• À compléter:
**a)** D'après le passage, où et en quelle année Marco Godinho est-il né ?
**b)** Veuillez citer le passage mot pour mot, depuis « Il ne savait pas » jusqu'à « de son travail. » inclus.

• Passage:
Il ne savait pas qu’il allait devenir artiste. Il ne savait même pas que c’était un métier. Marco Godinho a finalement transformé chaque instant de sa vie, si pas en œuvre d’art, en source d’inspiration, en nourriture artistique. « Marcher, lire, écrire, penser, discuter, divaguer, errer, voyager et passer beaucoup de temps avec ma famille et mes amis autour de bons repas sont des pratiques corollaires à l’art », considère-t-il. Aussi, son parcours et son quotidien sont indissociables de son travail.
Né au Portugal en 1978, Marco a presque dix ans quand il arrive au Luxembourg avec sa mère et son petit frère. Ils rejoignent le père, arrivé depuis une année. « Avant cela, j’ai eu une enfance assez belle, tout le temps à l’extérieur, avec peu d’interdits », rembobine-t-il. La famille s’installle au centre d’Echternach, où la communauté portugaise est importante. « Mais nous étions des Portugais un peu à part : on ne venait pas du Nord du pays, on n’allait presque jamais à l’église, on n’a pas construit là-bas... » De cette époque, il se souvient de l’émerveillement des premiers flocons de neige, mais aussi de l’humiliation d’avoir été relégué avec les petits de éischt Schouljoer pour les cours d’allemand. Pour s’intégrer, il prend part aux activités locales, sportives surtout. Il s’adonne au judo de manière intensive avant de se tourner vers le football, « comme tous mes potes ». Il retient du sport d’équipe, qu’il pratiquera jusqu’en première division, « un cadre, une discipline, des rendez-vous qui sont comme des rituels ». Parallèlement au lycée technique d’Echternach, Marco Godinho fréquente tous les samedis l’école portugaise à Ettelbruck ; une autre discipline – des trajets en bus, des études en plus –, un autre rythme, un autre challenge.

Données extraites:
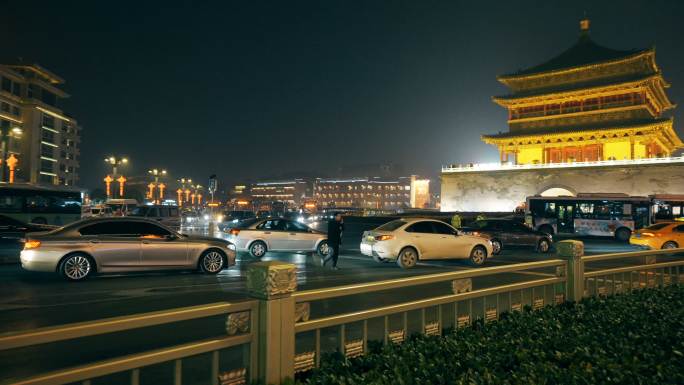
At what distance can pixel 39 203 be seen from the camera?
23.4m

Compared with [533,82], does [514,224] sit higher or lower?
lower

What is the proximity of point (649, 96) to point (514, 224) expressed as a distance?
35.2 m

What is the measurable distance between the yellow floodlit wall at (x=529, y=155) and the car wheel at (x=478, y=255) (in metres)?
39.3

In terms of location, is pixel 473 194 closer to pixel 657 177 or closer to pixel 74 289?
pixel 657 177

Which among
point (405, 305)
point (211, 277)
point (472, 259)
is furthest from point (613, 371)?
point (472, 259)

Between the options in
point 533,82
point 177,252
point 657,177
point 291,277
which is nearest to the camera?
point 291,277

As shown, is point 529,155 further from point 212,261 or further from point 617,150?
point 212,261

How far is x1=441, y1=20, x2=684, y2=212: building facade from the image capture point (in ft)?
138

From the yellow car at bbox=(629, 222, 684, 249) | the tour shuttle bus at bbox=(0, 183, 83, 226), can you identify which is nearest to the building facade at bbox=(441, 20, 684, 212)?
the yellow car at bbox=(629, 222, 684, 249)

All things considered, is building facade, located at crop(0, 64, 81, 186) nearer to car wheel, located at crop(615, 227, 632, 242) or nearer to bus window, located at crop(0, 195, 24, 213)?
bus window, located at crop(0, 195, 24, 213)

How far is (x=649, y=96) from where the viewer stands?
45.3m

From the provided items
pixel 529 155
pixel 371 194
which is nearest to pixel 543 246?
pixel 529 155

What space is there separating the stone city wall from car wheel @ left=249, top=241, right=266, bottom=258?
38.1 meters

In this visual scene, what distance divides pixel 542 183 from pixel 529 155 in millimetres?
6288
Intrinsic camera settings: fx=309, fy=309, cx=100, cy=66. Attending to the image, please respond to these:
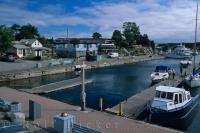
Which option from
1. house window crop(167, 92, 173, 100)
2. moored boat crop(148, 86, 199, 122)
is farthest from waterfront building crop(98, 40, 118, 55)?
house window crop(167, 92, 173, 100)

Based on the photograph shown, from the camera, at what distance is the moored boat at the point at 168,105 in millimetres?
27047

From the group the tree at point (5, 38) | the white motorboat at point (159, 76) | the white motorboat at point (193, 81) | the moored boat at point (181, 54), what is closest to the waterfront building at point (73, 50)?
the tree at point (5, 38)

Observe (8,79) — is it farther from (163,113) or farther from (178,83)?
(163,113)

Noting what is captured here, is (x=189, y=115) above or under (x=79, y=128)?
under

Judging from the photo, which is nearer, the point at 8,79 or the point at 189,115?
the point at 189,115

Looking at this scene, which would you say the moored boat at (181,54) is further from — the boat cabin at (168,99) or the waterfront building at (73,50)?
the boat cabin at (168,99)

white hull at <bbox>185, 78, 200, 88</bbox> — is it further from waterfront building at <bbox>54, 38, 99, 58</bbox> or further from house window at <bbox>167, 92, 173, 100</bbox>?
waterfront building at <bbox>54, 38, 99, 58</bbox>

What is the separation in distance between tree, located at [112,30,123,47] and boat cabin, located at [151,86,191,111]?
108 meters

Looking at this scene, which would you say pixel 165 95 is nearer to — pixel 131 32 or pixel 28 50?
pixel 28 50

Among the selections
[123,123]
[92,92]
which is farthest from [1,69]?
[123,123]

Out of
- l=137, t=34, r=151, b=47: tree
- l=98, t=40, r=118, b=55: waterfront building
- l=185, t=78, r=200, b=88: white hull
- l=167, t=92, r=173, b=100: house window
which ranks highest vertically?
l=137, t=34, r=151, b=47: tree

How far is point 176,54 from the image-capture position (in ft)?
447

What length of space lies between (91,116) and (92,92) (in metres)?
21.8

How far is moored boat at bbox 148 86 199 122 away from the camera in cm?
2705
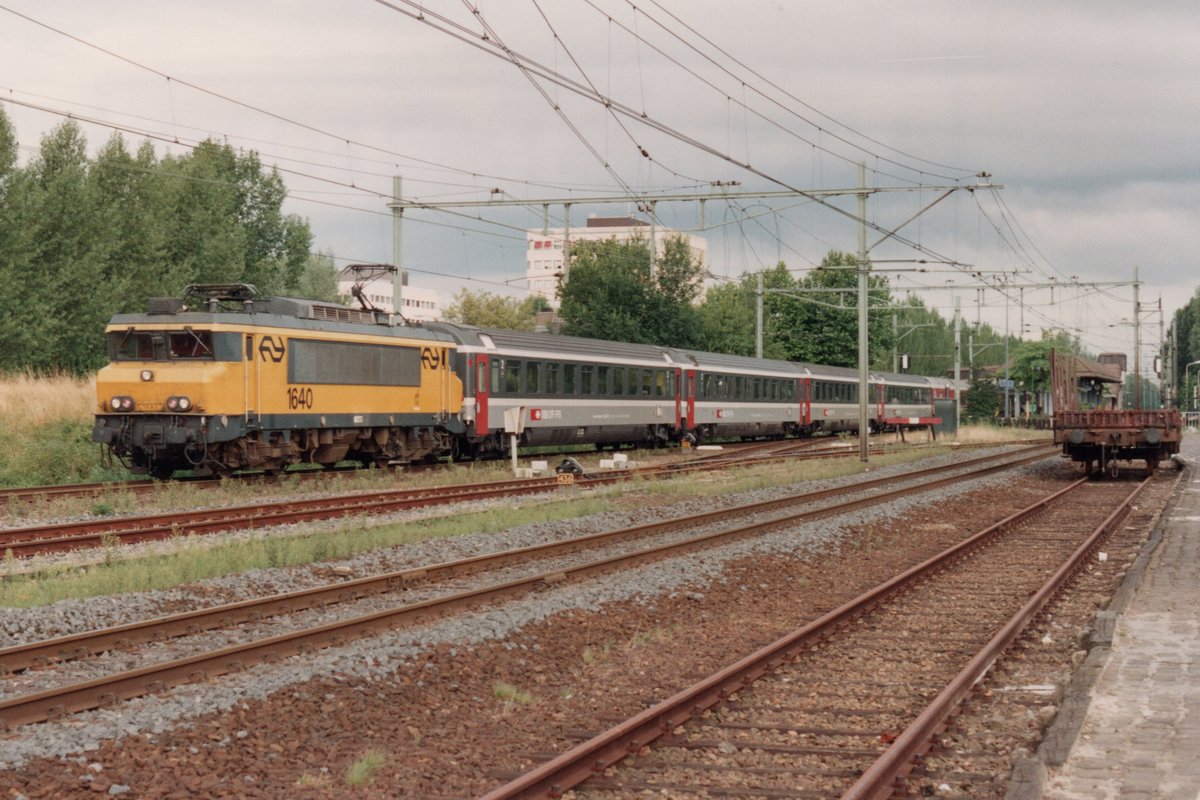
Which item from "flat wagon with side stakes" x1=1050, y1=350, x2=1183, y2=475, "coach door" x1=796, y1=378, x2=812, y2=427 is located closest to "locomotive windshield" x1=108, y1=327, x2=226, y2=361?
"flat wagon with side stakes" x1=1050, y1=350, x2=1183, y2=475

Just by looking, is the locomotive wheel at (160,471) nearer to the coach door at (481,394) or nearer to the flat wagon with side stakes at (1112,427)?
the coach door at (481,394)

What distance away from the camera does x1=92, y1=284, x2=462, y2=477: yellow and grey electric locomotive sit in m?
22.5

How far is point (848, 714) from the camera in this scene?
8.59m

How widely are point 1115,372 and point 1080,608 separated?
85.3 m

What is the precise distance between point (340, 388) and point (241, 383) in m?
2.90

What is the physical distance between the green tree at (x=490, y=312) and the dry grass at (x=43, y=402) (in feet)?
214

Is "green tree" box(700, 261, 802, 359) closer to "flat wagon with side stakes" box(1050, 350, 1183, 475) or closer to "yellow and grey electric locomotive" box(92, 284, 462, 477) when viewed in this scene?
"flat wagon with side stakes" box(1050, 350, 1183, 475)

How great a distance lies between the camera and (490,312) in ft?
326

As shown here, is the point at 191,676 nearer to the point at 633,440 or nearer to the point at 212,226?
the point at 633,440

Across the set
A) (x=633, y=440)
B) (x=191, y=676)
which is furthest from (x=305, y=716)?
(x=633, y=440)

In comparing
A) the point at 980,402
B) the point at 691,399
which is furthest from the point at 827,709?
the point at 980,402

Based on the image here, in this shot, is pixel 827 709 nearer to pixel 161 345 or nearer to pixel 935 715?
pixel 935 715

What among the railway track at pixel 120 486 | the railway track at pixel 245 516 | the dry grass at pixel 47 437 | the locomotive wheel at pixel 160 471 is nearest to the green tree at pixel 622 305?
the railway track at pixel 120 486

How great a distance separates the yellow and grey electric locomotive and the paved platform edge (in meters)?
15.1
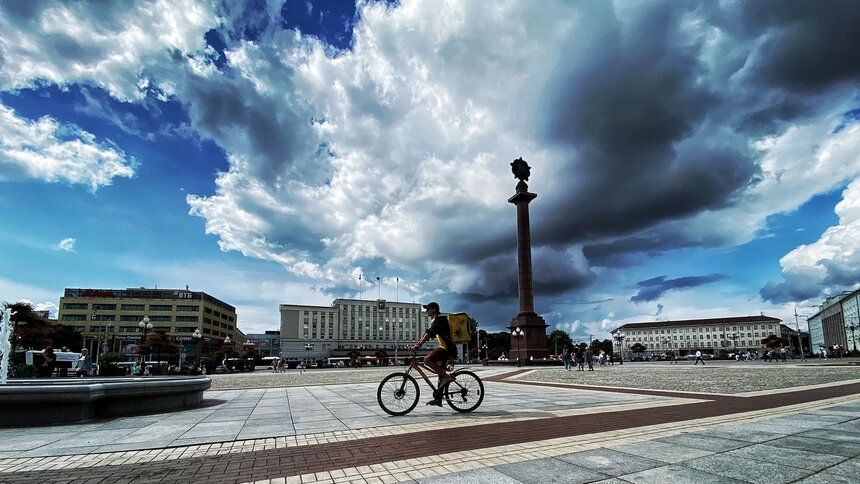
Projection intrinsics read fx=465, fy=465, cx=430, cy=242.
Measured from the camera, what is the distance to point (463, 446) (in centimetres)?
591

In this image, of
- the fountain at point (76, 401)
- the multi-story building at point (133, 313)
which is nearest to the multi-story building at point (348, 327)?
the multi-story building at point (133, 313)

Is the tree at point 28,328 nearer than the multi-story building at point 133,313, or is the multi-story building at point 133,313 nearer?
the tree at point 28,328

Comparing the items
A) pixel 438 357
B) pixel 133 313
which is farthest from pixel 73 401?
pixel 133 313

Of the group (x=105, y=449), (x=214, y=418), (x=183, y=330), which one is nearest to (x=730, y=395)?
(x=214, y=418)

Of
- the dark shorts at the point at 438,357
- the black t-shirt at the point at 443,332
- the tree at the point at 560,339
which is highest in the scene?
the black t-shirt at the point at 443,332

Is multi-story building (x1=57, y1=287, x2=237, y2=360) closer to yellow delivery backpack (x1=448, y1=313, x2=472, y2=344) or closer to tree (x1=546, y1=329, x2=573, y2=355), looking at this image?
yellow delivery backpack (x1=448, y1=313, x2=472, y2=344)

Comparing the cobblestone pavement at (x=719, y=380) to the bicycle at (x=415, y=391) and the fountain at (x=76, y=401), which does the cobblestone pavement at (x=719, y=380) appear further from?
the fountain at (x=76, y=401)

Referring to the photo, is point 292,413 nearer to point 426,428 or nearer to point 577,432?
point 426,428

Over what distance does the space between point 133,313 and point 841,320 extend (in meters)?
188

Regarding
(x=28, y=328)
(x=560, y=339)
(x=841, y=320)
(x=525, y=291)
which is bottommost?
(x=560, y=339)

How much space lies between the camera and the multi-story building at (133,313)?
10644 centimetres

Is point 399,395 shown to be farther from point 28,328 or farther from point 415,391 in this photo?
point 28,328

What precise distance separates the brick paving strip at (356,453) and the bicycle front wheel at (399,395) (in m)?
1.88

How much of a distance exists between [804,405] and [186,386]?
44.4 feet
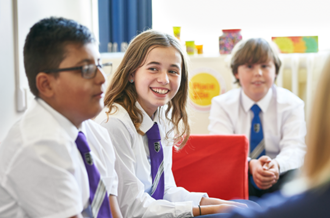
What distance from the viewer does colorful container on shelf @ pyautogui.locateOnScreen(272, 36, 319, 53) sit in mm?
2742

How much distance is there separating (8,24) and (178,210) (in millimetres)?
1257

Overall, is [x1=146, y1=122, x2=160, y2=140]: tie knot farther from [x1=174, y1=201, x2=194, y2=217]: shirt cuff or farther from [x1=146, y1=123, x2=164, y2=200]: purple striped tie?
[x1=174, y1=201, x2=194, y2=217]: shirt cuff

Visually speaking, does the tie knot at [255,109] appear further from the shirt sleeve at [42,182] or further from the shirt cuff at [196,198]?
the shirt sleeve at [42,182]

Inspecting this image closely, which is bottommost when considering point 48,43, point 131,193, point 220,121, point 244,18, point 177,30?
point 131,193

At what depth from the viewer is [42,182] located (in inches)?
32.4

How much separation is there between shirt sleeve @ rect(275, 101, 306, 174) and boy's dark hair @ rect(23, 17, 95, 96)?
145cm

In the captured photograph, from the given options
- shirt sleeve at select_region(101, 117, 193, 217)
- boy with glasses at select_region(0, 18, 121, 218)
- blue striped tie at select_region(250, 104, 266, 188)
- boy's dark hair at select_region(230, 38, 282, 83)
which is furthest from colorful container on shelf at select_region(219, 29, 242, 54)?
boy with glasses at select_region(0, 18, 121, 218)

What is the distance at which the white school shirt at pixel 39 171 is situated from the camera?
2.68 ft

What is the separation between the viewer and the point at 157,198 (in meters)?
1.40

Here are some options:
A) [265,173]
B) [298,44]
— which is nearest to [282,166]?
[265,173]

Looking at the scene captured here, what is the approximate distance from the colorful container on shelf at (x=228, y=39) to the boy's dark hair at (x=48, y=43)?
6.71ft

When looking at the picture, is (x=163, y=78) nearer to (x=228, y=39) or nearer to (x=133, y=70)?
(x=133, y=70)

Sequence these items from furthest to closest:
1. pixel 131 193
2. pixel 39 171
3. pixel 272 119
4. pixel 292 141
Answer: pixel 272 119
pixel 292 141
pixel 131 193
pixel 39 171

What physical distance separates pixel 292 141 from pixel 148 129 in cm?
108
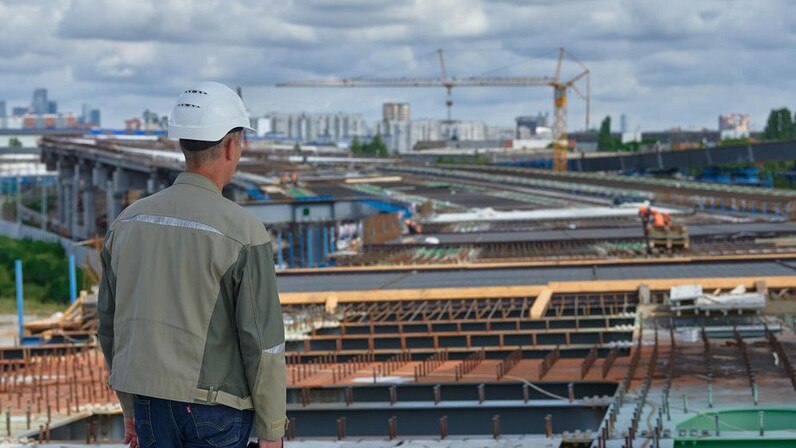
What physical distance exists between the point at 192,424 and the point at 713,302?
18.6 meters

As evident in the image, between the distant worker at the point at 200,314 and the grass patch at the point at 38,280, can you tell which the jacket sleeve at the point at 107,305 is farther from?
the grass patch at the point at 38,280

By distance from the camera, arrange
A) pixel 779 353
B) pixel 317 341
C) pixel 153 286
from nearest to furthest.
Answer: pixel 153 286, pixel 779 353, pixel 317 341

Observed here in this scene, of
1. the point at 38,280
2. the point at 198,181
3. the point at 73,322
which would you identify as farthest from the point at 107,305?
the point at 38,280

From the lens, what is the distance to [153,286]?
564 centimetres

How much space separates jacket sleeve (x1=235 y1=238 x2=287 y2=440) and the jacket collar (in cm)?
37

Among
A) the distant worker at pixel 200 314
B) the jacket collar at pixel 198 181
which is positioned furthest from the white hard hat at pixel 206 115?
the jacket collar at pixel 198 181

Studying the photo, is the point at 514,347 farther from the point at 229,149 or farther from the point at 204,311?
the point at 204,311

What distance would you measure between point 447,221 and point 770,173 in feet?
235

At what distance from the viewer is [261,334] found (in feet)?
18.1

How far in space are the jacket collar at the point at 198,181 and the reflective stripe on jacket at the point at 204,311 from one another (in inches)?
1.2

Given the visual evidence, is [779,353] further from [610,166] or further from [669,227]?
[610,166]

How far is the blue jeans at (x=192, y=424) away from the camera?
18.3 feet

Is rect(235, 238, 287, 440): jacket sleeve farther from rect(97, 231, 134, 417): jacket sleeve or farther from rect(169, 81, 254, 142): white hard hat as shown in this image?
rect(97, 231, 134, 417): jacket sleeve

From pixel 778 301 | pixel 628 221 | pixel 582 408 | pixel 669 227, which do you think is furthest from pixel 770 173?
pixel 582 408
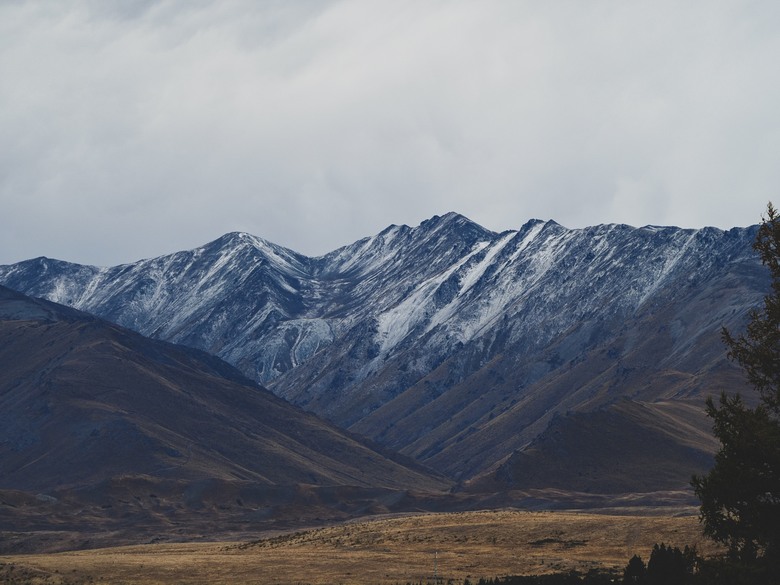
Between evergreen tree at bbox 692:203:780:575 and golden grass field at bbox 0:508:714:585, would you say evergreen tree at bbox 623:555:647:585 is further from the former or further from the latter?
golden grass field at bbox 0:508:714:585

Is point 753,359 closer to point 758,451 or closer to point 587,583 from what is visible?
point 758,451

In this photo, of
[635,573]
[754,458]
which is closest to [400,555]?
[635,573]

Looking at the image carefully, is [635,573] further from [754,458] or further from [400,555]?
[400,555]

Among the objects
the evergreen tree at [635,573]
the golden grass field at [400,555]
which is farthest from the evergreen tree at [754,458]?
the golden grass field at [400,555]

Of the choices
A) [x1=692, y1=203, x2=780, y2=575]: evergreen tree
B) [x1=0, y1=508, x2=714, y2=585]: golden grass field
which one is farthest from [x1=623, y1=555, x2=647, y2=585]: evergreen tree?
[x1=0, y1=508, x2=714, y2=585]: golden grass field

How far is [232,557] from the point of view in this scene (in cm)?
10344

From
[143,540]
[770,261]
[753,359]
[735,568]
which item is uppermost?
[770,261]

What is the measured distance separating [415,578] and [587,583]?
21342 mm

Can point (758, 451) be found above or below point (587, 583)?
above

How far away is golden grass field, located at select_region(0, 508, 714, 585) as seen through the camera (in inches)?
3450

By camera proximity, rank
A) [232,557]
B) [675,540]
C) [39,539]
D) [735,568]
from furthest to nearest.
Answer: [39,539]
[232,557]
[675,540]
[735,568]

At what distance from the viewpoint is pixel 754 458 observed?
30.1m

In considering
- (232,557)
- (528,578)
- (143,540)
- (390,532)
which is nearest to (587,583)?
(528,578)

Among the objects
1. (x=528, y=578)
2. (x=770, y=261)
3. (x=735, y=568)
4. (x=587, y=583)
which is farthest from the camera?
(x=528, y=578)
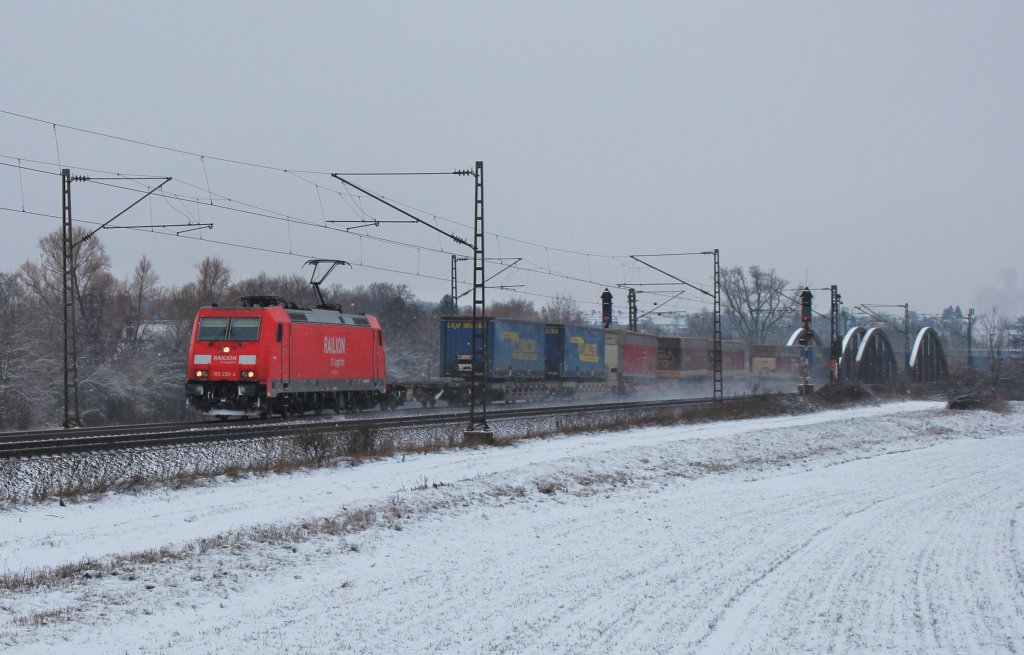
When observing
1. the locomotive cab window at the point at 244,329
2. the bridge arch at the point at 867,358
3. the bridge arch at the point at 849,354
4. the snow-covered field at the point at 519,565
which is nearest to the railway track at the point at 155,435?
the locomotive cab window at the point at 244,329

• Résultats finaux:
**a)** Au Portugal, en 1978.

**b)**
Il ne savait pas qu’il allait devenir artiste. Il ne savait même pas que c’était un métier. Marco Godinho a finalement transformé chaque instant de sa vie, si pas en œuvre d’art, en source d’inspiration, en nourriture artistique. « Marcher, lire, écrire, penser, discuter, divaguer, errer, voyager et passer beaucoup de temps avec ma famille et mes amis autour de bons repas sont des pratiques corollaires à l’art », considère-t-il. Aussi, son parcours et son quotidien sont indissociables de son travail.